Hello Team, we're following the instructions <here> to replace the deprecated `Deployment.build_from...
y
Hello Team, we're following the instructions here to replace the deprecated
Deployment.build_from_flow
with
flow.deploy
. Previously we were using
path
parameter in
Deployment
class which indicates the path to the working directory for the workflow, relative to remote storage or, if stored on a local filesystem, an absolute path. However, there seems no equivalent parameter in the
flow.deploy
, as the only way seems to be using
flow.from_source (source = ..., entrypoint = ...).deploy(...)
. We wanna use an absolute path for local development since it's stored on a local filesystem, instead of pulling from the repo every time. Are there any way to do that?
these docs are for prefect 3.x, but we've backported the necessary code to 2.x so it should work on newest 2.x as well
y
Hey @Nate thanks for the doc!
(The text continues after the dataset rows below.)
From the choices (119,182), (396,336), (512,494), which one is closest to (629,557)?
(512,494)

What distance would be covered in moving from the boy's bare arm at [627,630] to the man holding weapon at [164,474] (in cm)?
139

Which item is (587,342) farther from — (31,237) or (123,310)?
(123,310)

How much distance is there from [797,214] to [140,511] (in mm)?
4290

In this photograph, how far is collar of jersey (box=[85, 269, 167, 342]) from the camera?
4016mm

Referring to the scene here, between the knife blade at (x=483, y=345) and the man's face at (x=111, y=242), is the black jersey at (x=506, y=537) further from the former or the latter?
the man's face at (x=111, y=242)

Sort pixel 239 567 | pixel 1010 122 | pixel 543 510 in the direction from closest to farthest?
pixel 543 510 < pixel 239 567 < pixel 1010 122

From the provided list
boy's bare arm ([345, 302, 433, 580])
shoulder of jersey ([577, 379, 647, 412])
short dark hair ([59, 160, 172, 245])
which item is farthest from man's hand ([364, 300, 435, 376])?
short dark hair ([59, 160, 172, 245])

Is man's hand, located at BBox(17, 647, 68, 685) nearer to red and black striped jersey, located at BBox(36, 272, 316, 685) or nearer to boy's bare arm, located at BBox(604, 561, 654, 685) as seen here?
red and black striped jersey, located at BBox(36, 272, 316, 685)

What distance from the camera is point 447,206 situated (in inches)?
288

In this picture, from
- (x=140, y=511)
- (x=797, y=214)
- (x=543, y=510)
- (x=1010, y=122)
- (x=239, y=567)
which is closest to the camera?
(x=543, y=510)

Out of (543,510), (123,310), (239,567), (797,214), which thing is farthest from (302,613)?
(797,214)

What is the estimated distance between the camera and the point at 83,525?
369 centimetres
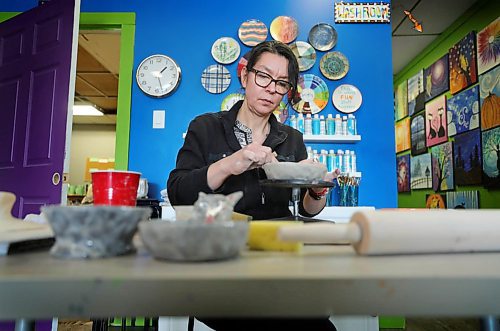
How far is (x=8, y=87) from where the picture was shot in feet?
9.23

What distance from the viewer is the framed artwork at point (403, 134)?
19.1 ft

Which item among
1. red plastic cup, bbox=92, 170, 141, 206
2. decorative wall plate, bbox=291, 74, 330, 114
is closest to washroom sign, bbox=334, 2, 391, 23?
decorative wall plate, bbox=291, 74, 330, 114

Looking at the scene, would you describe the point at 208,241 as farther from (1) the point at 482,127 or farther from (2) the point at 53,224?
(1) the point at 482,127

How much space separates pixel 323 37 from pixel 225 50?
815mm

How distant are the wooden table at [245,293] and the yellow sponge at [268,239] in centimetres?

I'm following that example and here's my deployment code:
Copy code
deployment_uuid = flow.from_source(source="my local path", # here's my local path
        entrypoint="the entry point").deploy(
        name                = deployment_name,
        schedules           = schedules,
        is_schedule_active  = is_schedule_active,
        parameters          = {"job_uuid": job_uuid, "configuration_values": ""}, 
        work_pool_name      = work_pool_name,
        tags                = deployment_tags
    )
However, it's saying
RuntimeError: Failed to pull contents from remote storage 'my local path' to PosixPath('/var/folders/82/79sjhms94nv46hg57crphffm0000gp/T/tmpnj0twk3m/my local path')
n
i suspect there's some more relevant logs just above where you found this
RuntimeError: Failed to pull contents from remote storage 'my local path' to PosixPath('/var/folders/82/79sjhms94nv46hg57crphffm0000gp/T/tmpnj0twk3m/my local path')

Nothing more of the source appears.